--- WORK INSTRUCTIONS ---
Please update these lines so that "millimetres" becomes "millimeters" and nothing else changes. Omit the pictures from your answer.

--- ENTRIES PROVIDED ---
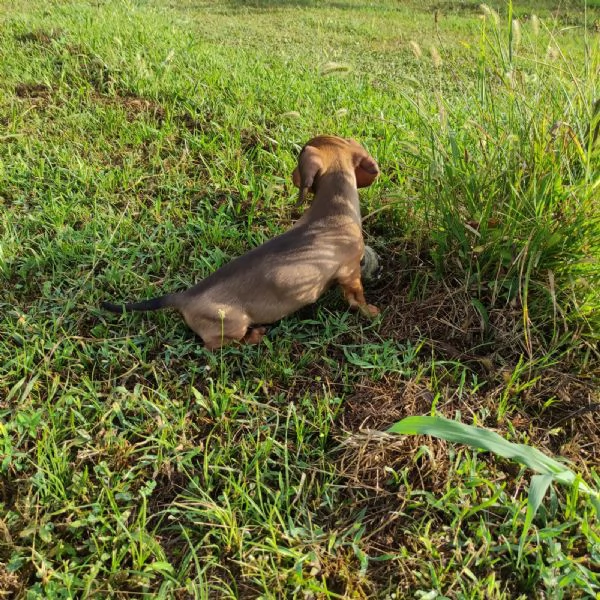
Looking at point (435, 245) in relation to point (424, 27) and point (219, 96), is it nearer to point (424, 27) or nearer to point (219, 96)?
point (219, 96)

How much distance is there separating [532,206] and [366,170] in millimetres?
963

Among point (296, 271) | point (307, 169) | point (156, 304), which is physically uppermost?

--- RESPONSE TO THE EXERCISE ---
Looking at point (435, 245) in relation to point (424, 27) and point (219, 96), is it nearer to point (424, 27) or nearer to point (219, 96)?
point (219, 96)

How much distance is there separating [532,206] and [366,170] in millimeters?
963

Among point (296, 271) | point (307, 169) | point (156, 304), which is physically uppermost?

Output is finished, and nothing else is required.